◆ Text for analysis ◆

That’s not a breakthrough in reasoning. That’s a brute-force solution dressed up as innovation.
Think about what that means in practice. You’re not building intelligent systems anymore. You’re curating context. Your job as a developer has shifted from creator to context manager — someone who decides what information goes into the prompt, how much it costs per invocation, and whether the output is worth the token spend. Every call to the API has to be intentional. Every context window has to be carefully managed. You feel less like an engineer and more like a babysitter watching a very expensive child.
We traded the dream of autonomous intelligence for the reality of manual curation, and nobody wants to admit it because the alternative — that AI still can’t reason — is too uncomfortable to say out loud.
The comments on Dan Luu’s notes from the field capture this perfectly. One observer called it the beginnings of “AI psychosis” — that creeping dread you feel when you realize the system you’ve been trusting to write production code is fragile, expensive, and fundamentally dependent on your constant oversight. Another pointed out the obvious: with API-only models, you’re not going to run anything in a loop. You’d sooner set dollar bills on fire. Every invocation costs money. Every context expansion costs money. Every hallucination costs money.

◆ Given material ◆

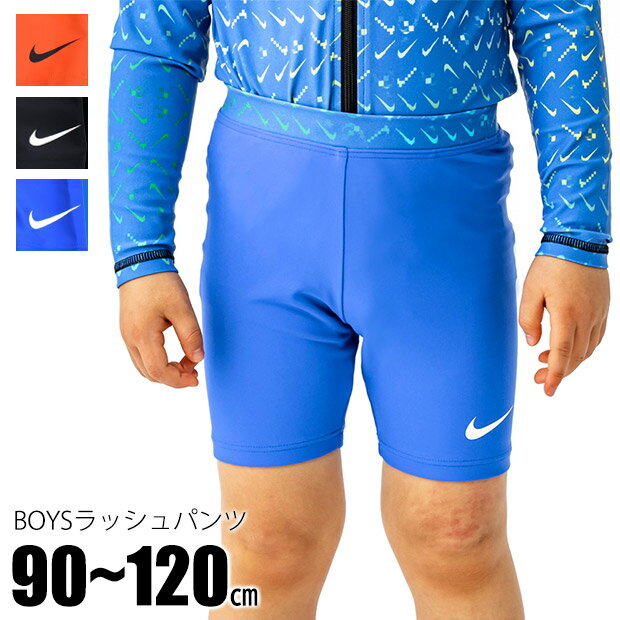 ＼10％OFF★／【送料無料】 NIKE キッズ 男の子 ラッシュパンツ スパッツ 水着 ナイキ トドラー ベビー ベビー水着 男 90cm 100cm 110cm 120cm 子供服 男の子 スイミング スイムウェア スイムウエア オレンジ 黒 ブラック ブルー スクール水着 男子 保育園 幼稚園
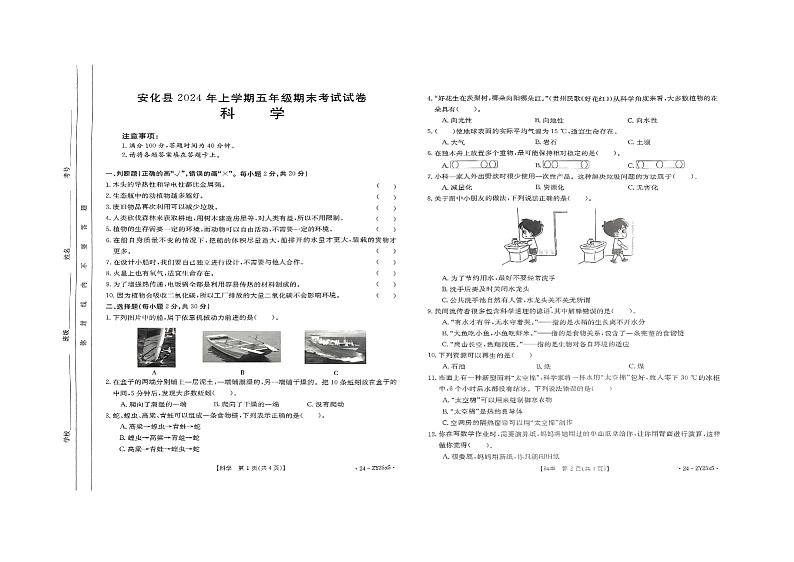 湖南省益阳市安化县2024-2025学年五年级上学期期末科学试题01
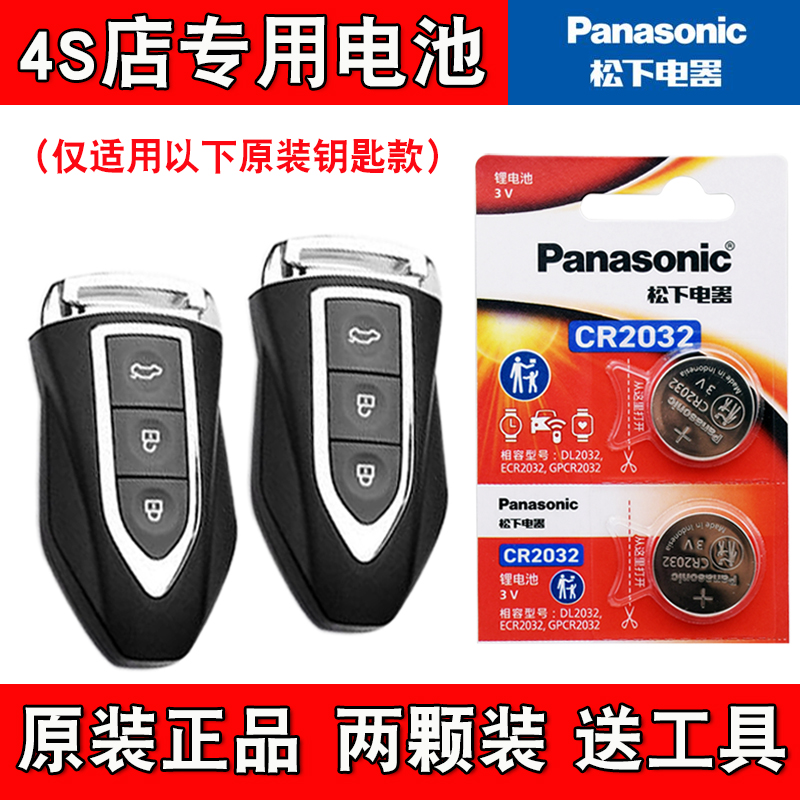 适用猎豹CS9 EV300 2018款电动汽车钥匙遥控器电池电子 松下原版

◆ Your assignment ◆
Answer these about the text on curating context for AI, above:
1. What does the text say the developer's job has shifted from, and what has it shifted to?
2. What did one observer in the comments on Dan Luu's notes from the field call it?
3. What does the opening of the text call the solution, instead of a breakthrough in reasoning?

◆ Written solution ◆
1. From creator to context manager.
2. The beginnings of "AI psychosis."
3. A brute-force solution dressed up as innovation.